Beck noted that the United States as a whole is struggling with maintaining loyal donors. “The Baby Boom population and older have historically been extremely regular donors, but we’re not seeing it as much with Millennials and younger generations. There’s a lot of work within the industry needed to figure out how to ensure we have donors moving forward. Part of that is making sure we get our mobile drives out to colleges and high schools, to encourage the habit of donating early so that the pattern continues.”
As new groups of students become eligible to donate each school year, the Donor Center offers visits by staff to high school health classes. They explain what happens during the donation and what students can expect, and who benefits—why it’s good to donate blood. As a result, the Center has seen kids who donated for the first time in high school and who continue to come back.
At the Blood Bank at CVPH, there’s an equally positive environment and the requisite hum of machines that process and store the bank’s blood stores. Lab technicians share the same sense of positivity as their coworkers at the Donor Center located near Hannaford Plaza, but they have an added sense of purpose and intensity. They’ll jump at an opportunity to show a reporter a platelet “swirl.”

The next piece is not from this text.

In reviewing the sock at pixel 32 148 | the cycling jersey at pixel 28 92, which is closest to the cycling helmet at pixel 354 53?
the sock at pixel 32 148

In addition to testing and processing the donated units as they enter Blood Bank inventory, the technicians serve as the first point of contact for their customers—the doctors and nurses who need blood for their patients at CVPH, Alice Hyde, Adirondack Medical Center, and Massena Memorial Hospital.
The technicians continually monitor the supply, keeping track of what types of blood products are available or in need, and they do the crucial blood typing on patient blood samples in order to determine what type of blood the patient can safely receive. In fact, the lab technicians are the blood bank experts on the types of plasma and red blood cells medical staff can use for their patients. Their main responsibility is to get the appropriate blood product to the patient on time, while letting the medical staff know why it is the appropriate product for that situation.
Good communication skills are critical, because their interactions with the medical staff usually take place at the moments that are most critical in a patient’s care—when every second feels like an hour. Monique Durocher-Hart, Blood Bank medical technologist said, “Time speeds up and it slows down.” The perception of time for the doctors and nurses is different because they may be watching a patient bleed out. Meanwhile, back in the Blood Bank, the technicians are supplying that blood while at the same time determining what blood type is safe for the patient’s particular blood type helping medical staff troubleshoot transfusion reactions, tracking how many units are available, and how many might need to be reserved for other situations. The technicians have to monitor how much blood they have, how much they need, and when and from where more is coming.
“While our donors and phlebotomists are the basis for what we do at the Blood Bank,” said Beck, “what we ask our technicians to do saves lives. When they get a call from the floor, someone’s life is in the balance.”
“As a Donor Center and a Blood Bank, we have customers who aren’t just donors,” said Beck. “They’re patients, they’re hospitals, they’re nurses, and they’re physicians. So customer service is a matter of figuring out what each of those groups needs from us and developing our processes and systems around that.”